CoCalc -- 7 Convolutional Neural Networks (CNNs).ipynb

GitHub Repository: suyashi29/python-su
Path: blob/master/Applied Generative AI with GANS/7 Convolutional Neural Networks (CNNs).ipynb
⁴⁸⁶⁶ views

Kernel: Python 3 (ipykernel)

Convolutional Neural Networks (CNNs) are a specialized type of neural network architecture that excel at processing grid-like data, such as images and videos. They are designed to automatically and adaptively learn spatial hierarchies of features from input data.

Applications of CNNs:

Image Classification
Object Detection
Semantic Segmentation: In semantic segmentation, CNNs assign a class label to each pixel in an image. This is useful for tasks like medical image analysis, where precise delineation of structures (e.g., tumors) is critical.
Instance Segmentation: This is a more advanced form of segmentation where, in addition to labeling pixels by category, each distinct instance of an object is uniquely identified. It's used in scenarios like robotics, where a robot must identify individual objects in a scene.
Object Recognition in Videos: CNNs can be applied to individual frames of a video stream to perform object recognition. This is a critical component in applications like video surveillance and action recognition.
Face Recognition: CNNs have proven to be highly effective in the field of face recognition. They can learn features that are distinctive to individual faces, enabling tasks like biometric authentication.
Style Transfer: CNNs can be used to alter the style of an image while preserving its content. This is popular in artistic applications where one might want to apply the style of a famous painting to a photograph.
Super-Resolution: CNNs can enhance the resolution of images, which is useful in scenarios like upscaling low-resolution images or enhancing the quality of medical images.
Medical Image Analysis: CNNs are widely used in medical imaging for tasks like tumor detection, organ segmentation, and disease classification.
Natural Language Processing (NLP): While not as commonly associated with CNNs as with recurrent networks, CNNs have been used in NLP tasks like text classification and sentiment analysis, particularly for tasks where local context is important.

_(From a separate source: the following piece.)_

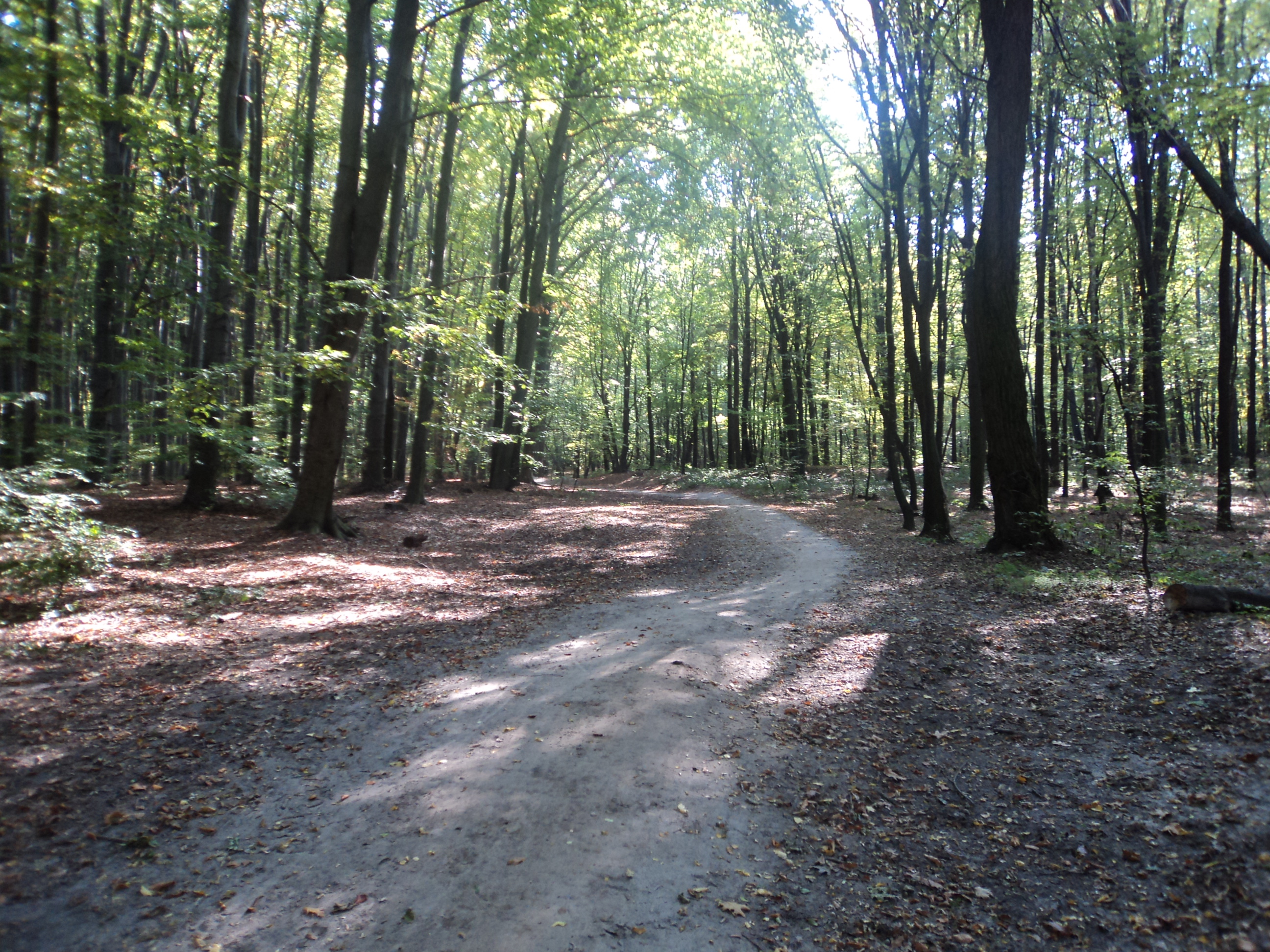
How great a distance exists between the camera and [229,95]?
10.8 meters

Convolutional Layers: The core building blocks of CNNs are convolutional layers. These layers apply filters or "kernels" to small, overlapping regions of the input data. This allows the network to learn spatial hierarchies of features.
Feature Learning: CNNs automatically learn hierarchies of features from the input data. For example, in image processing, initial layers might learn to recognize edges, while deeper layers learn to recognize complex shapes or patterns.
Pooling Layers: These layers reduce the spatial dimensions (width and height) of the data volume, while keeping the depth unchanged. Common pooling operations include max pooling and average pooling.
Activation Functions: Non-linear activation functions (like ReLU - Rectified Linear Unit) are applied after each convolutional layer to introduce non-linearity into the model. This enables the network to learn more complex patterns.
Fully Connected Layers: After several convolutional and pooling layers, the network typically ends with one or more fully connected layers. These layers perform the high-level reasoning on the learned features.
Loss Function and Optimization: The choice of loss function depends on the task (classification, regression, etc.). Common choices include categorical cross-entropy for classification tasks. Optimization techniques like stochastic gradient descent (SGD) or more advanced variants like Adam are used to minimize the loss.
Backpropagation: CNNs are trained using backpropagation, where the gradients of the loss function with respect to the parameters are computed and used to update the weights of the network.
Transfer Learning: CNNs trained on large datasets for tasks like image recognition (e.g., ImageNet) are often used as a starting point for other tasks. This is called transfer learning

Mathamatical Interpretation for CNN

Below is a simple implementation of a 2D convolution operation using pure Python

In [1]:

def convolution2D(input_image, kernel):
    input_height, input_width = len(input_image), len(input_image[0])
    kernel_height, kernel_width = len(kernel), len(kernel[0])

    output_height = input_height - kernel_height + 1
    output_width = input_width - kernel_width + 1

    # Initialize the output image
    output_image = [[0 for _ in range(output_width)] for _ in range(output_height)]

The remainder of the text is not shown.